I don’t know whether or not all of what he says is true, but here’s what I do know. Quite some time ago I read Michael Pollan’s books, and also got into the eating local movement, and started changing the way our family eats. I cut out more and more of the processed foods, and started adding more vegetables. I still bought what I considered “treats” though, cookies, crackers that kind of thing. Our meals consisted of almost entirely whole foods, but I was still having far more “treats” than I should have been. When I started logging my food, I saw how many calories were in those snacks, and saw how much more volume I could get for many less calories if I ate whole foods, like fruit and vegetables. So I slowly started replacing those foods too. For months now, I have been eating very few processed foods, and almost zero foods with added sugar. I still have a teaspoon of sugar in my coffee, and a bit of honey in my tea occasionally. I will sometimes have some dark chocolate at night as a treat. That’s it. The funny thing is, I didn’t do it on purpose, I didn’t think “I have to get rid of sugar from my diet.” It just happened that way.

So, is that why this time is different? Is that why I don’t get cravings anymore? Is that why my willpower has been awesome, and I haven’t had a single cheat day in the 11 months I’ve been changing my lifestyle? Is it why a bite of cake now tastes disgustingly sweet, and a slightly tart apple tastes like perfection? I don’t have any proof, but it feels right. I think I was addicted to sugar, even though I didn’t drink soda ever or eat candy often. Sugar is in everything, it’s in flavored yogurt, crackers, breakfast cereal, jelly, “healthy” low-fat versions of everyday foods, everything. To be honest, the possibility that this is the reason for my success gives me a lot of hope. I’ve heard all the statistics about people gaining the weight back after losing. Perhaps all I will have to do is continue to avoid foods with added sugar, a prospect that no longer sounds difficult at all.

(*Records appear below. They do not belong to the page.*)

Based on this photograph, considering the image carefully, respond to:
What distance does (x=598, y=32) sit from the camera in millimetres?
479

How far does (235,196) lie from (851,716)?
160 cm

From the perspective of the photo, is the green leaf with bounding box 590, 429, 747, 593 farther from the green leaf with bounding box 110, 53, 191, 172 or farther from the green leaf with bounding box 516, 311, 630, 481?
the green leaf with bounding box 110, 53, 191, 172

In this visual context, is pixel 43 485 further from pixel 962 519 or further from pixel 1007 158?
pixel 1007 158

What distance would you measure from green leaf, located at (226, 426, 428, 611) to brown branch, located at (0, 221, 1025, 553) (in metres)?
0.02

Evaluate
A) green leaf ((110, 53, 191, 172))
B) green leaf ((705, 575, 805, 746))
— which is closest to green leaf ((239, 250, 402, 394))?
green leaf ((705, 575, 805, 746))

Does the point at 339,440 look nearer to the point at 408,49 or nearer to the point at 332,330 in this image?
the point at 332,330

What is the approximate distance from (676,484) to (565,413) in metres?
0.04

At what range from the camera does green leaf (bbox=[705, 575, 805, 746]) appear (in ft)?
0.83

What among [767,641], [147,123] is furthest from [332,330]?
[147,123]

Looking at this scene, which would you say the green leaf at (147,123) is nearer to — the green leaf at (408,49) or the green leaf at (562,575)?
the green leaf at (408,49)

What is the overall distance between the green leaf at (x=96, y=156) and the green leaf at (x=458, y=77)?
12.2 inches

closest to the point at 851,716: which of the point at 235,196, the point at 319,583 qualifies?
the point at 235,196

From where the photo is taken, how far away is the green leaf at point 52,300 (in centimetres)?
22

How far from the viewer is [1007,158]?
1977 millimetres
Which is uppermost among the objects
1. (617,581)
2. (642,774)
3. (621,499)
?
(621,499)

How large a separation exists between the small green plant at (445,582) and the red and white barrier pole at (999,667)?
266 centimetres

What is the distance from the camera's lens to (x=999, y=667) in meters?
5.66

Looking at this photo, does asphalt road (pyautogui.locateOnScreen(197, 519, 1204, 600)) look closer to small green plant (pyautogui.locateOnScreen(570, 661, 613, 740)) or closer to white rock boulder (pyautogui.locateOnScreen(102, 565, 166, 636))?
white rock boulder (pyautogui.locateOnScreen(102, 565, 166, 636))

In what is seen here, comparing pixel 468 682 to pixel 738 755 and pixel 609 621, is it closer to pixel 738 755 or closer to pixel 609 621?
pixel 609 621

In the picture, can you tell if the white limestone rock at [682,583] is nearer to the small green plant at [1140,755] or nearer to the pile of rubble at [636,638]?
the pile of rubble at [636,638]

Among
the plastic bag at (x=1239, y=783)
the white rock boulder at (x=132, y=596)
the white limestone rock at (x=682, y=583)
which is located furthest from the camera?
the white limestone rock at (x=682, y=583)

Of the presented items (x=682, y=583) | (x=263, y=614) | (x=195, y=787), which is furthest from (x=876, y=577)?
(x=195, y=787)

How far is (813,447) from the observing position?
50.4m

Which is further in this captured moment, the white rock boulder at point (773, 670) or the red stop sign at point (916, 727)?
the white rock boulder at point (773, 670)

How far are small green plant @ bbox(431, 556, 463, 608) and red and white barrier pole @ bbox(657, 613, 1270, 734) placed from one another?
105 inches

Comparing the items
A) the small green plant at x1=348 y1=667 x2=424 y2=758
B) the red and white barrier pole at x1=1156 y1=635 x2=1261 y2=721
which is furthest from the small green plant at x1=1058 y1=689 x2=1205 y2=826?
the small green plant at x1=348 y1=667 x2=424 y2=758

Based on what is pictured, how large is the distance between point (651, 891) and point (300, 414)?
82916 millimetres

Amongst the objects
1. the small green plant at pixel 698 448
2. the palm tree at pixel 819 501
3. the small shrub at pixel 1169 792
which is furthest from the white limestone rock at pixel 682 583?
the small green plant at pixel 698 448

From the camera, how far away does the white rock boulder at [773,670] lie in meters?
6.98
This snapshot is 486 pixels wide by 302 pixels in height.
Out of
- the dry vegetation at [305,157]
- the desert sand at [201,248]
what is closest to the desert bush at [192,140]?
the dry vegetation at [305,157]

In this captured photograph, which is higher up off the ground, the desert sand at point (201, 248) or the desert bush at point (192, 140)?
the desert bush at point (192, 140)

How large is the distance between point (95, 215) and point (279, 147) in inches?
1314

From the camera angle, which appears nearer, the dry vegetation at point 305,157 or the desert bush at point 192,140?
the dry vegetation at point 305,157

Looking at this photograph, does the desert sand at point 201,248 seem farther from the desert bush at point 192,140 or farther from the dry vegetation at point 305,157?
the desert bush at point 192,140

So, here’s my advice to you, if you care to take it. Try weaning yourself from foods with added sugar. Read the labels, there are many names for sugars and often a food company will use many different kinds so that the sugar doesn’t show up as the first item on the ingredient list. If you get a craving for something sweet, eat a piece of fruit. As I always say, add a bunch more vegetables. If you have to have something with some sugar (like breakfast cereal) try to find one with a lot of fiber too. Try it for a few months and see how you feel. And let me know, I’d honestly be curious to know if it works for you too.


One response to “A Calorie is a Calorie…Or is It?

  1. Nice post Ruth. Personally I was surprised to find how difficult it is to find sliced whole wheat bread that doesn’t include sugar or honey. That was quite an eye-opener.